Pour l’autophagie, l’équipe montre que cette autodestruction localisée est une réponse à un stress qui évite à la cellule une autre réponse, celle de mourir. En débarrassant la cellule d’organites endommagés dans les lysosomes, ce processus de « nettoyage » lui permet de renouveler le cytoplasme, de mobiliser ses ressources et d’échapper à l’apoptose. « C’est un mécanisme antivieillissement », indique le Pr Kroemer. Quand l’autophagie est induite à l’échelle d’un organisme entier, par le jeun ou pharmacologiquement, l’espérance de vie est allongée comme cela a été démontré chez la souris.
Un dogme remis en cause
Le sujet sur lequel l’équipe travaille actuellement, « et donc le plus passionnant », a remis en cause le dogme que l’apoptose n’est pas immunogène. L’équipe du Pr Kroemer montre que les cellules tumorales mourantes peuvent déclencher une réponse immunitaire et que ce phénomène peut augmenter l’efficacité des chimiothérapies, comme dans les cancers du sein, du côlon ou de sarcomes. « On peut établir un parallèle avec les maladies infectieuses, explique-t-il.
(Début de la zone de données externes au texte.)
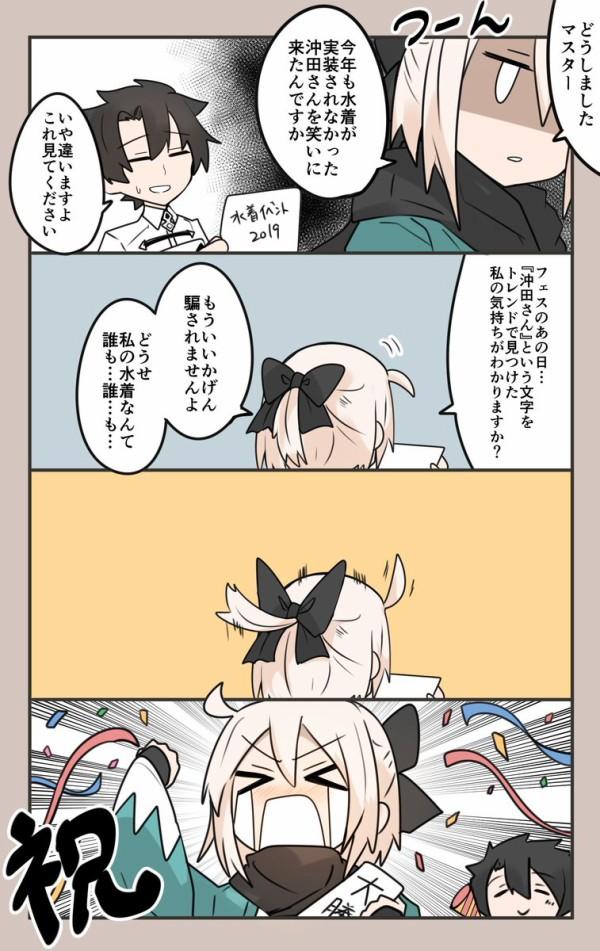 沖田 さん 大 勝利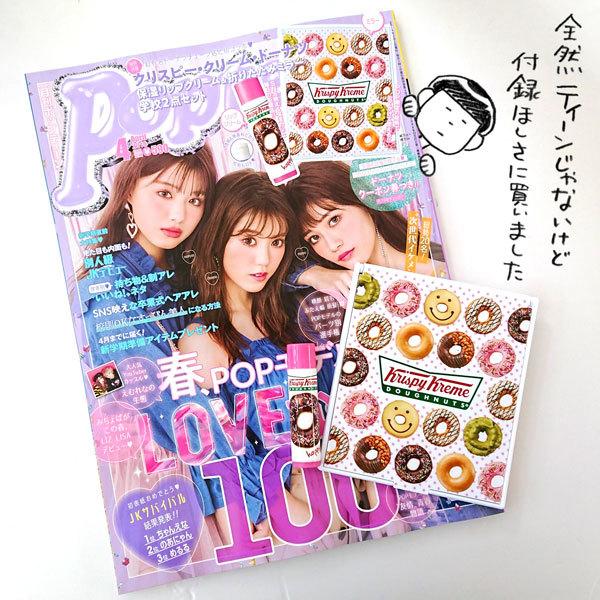 【雑誌付録】『Popteen』4月号の付録はクリスピー・クリーム・ドーナツのミラーとリップクリーム!【かわいい!しかもクーポン付き!】_d0272182_07585174.jpg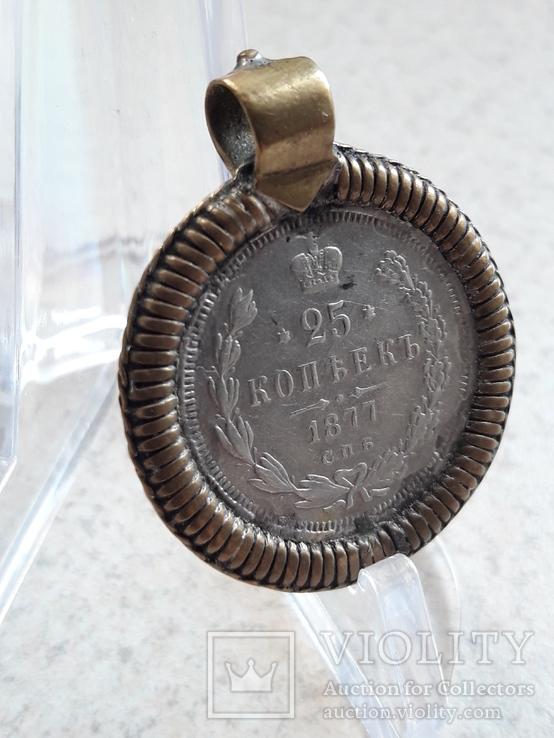 Дукач 25 копеек 1877 год, фото №2
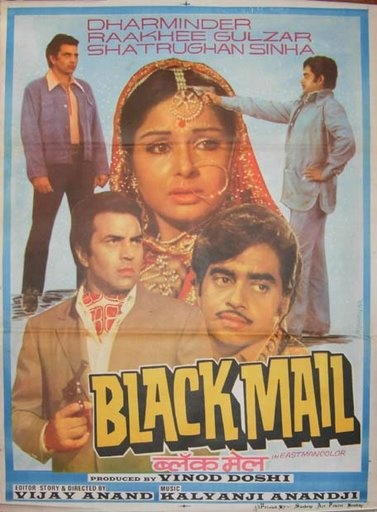 Blackmail (1973)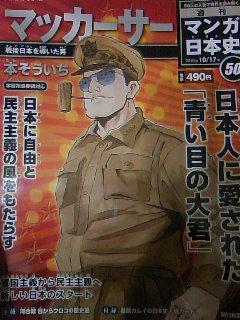 マンガ日本史:50号「マッカーサー」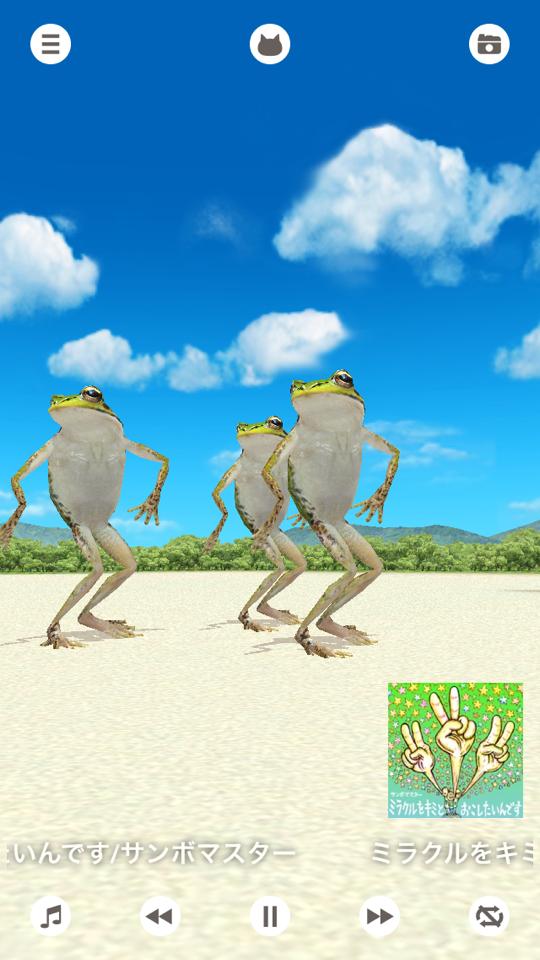 このアプリ楽しい!曲に合わせて動物(カエルorアルパカorカブトムシ)が踊る(*´ω`*) http://t.co/G8jqUKArTN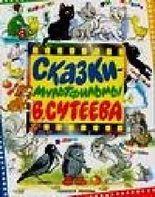 Skazki-multfilmy V. Suteeva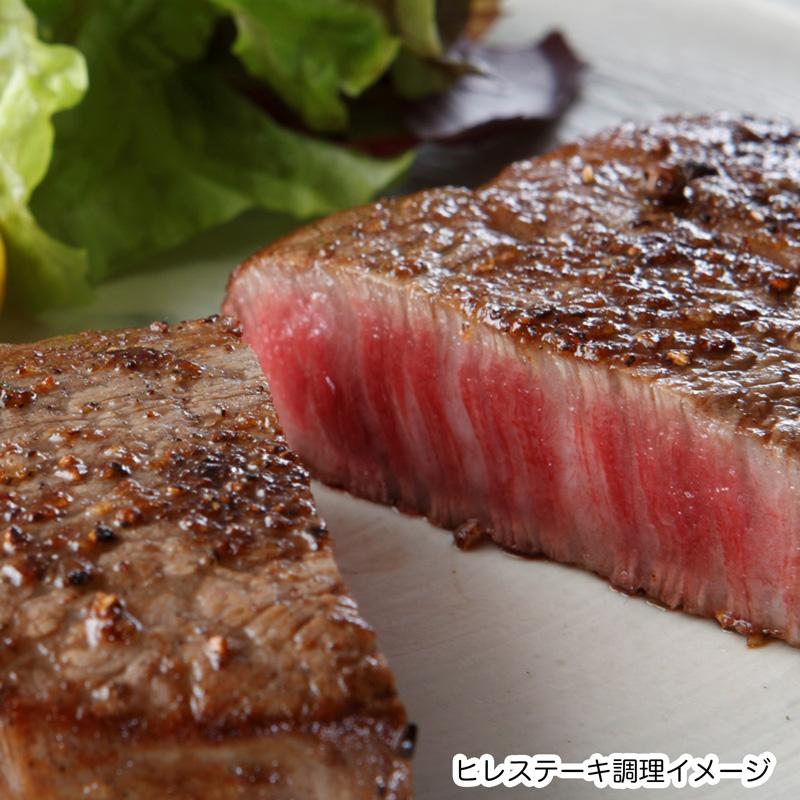 【冷蔵配送】国産黒毛和牛 シャトーブリアン 1枚(130g) 単位 枚数をお選び下さい。[ステーキ ビフテキ ]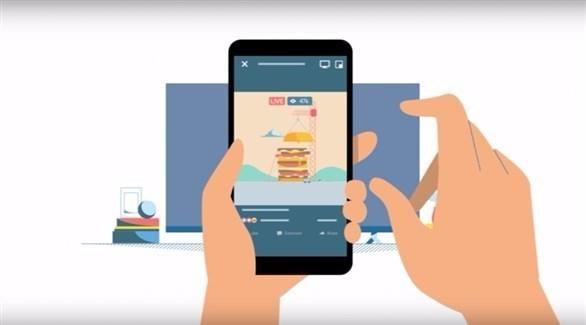 فيس بوك تبدأ بوضع الإعلانات في منتصف الفيديوهات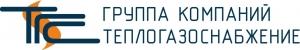 ООО Группа Компаний Теплогазоснабжение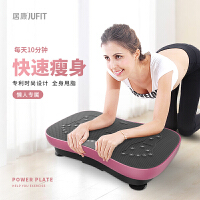 JUFIT/居康 JFF179C 甩脂机抖抖机懒人运动瘦身器材震动减肥瘦肚子健身器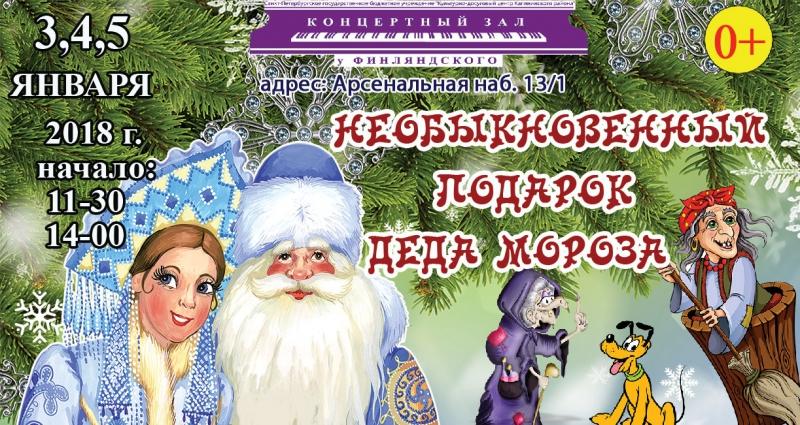 Новогодняя елка 3, 4 и 5 января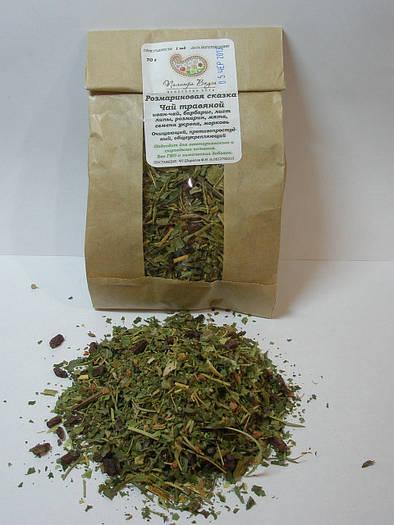 Розмариновая сказка Чай травяной 70 г
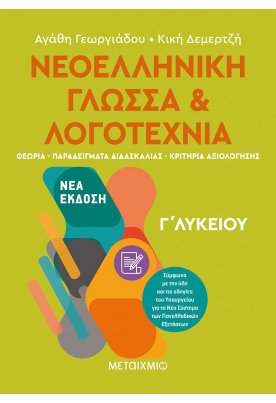 Νεοελληνική Γλώσσα και Λογοτεχνία Γ΄ Λυκείου Ι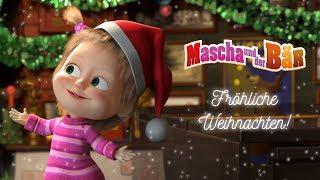 Mascha und der Bär -  🎁 Frohes neues Jahr und Fröhliche Weihnachten! 🎄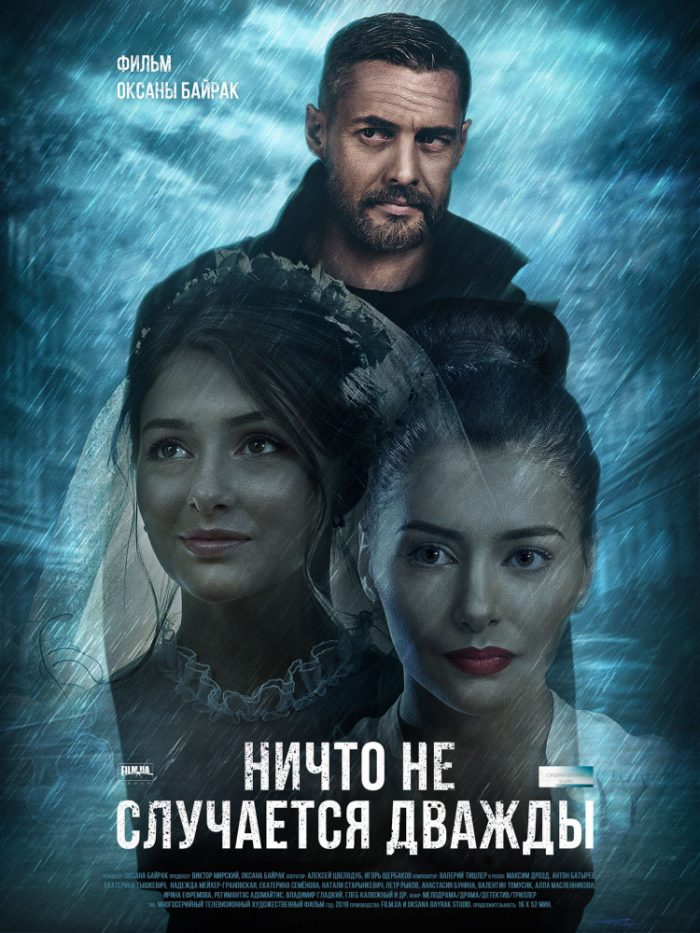 украинский сериал ничто не случается дважды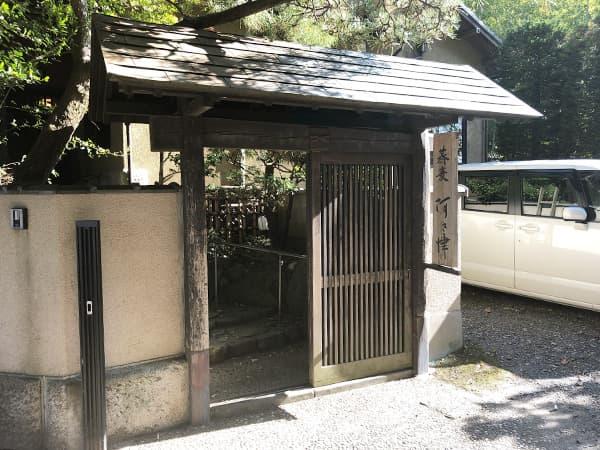 埼玉 北本 蕎麦 阿き津|外観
Quand les cellules infectées par un virus meurent, elles envoient des signaux de détresse qui mobilisent le système immunitaire contre l’agent infectieux. Pour être efficaces le plus possible, les chimiothérapies devraient être immunogènes de façon utile. Cela ouvre la voie à de nouveaux médicaments et à de nouvelles associations. » Ce vaste champ de recherche, il y travaille notamment avec le Dr Laurence Zitvogel, cancérologue et chercheur de renom à l’Institut Gustave Roussy, sa compagne dans la vie. « L’autre chose importante dans le processus scientifique, ce sont les aventures collectives que l’on vit pour chercher des réponses. Plus la réflexion est ouverte aux collègues, aux scientifiques, aux amis, plus vite les solutions arrivent », conclut-il.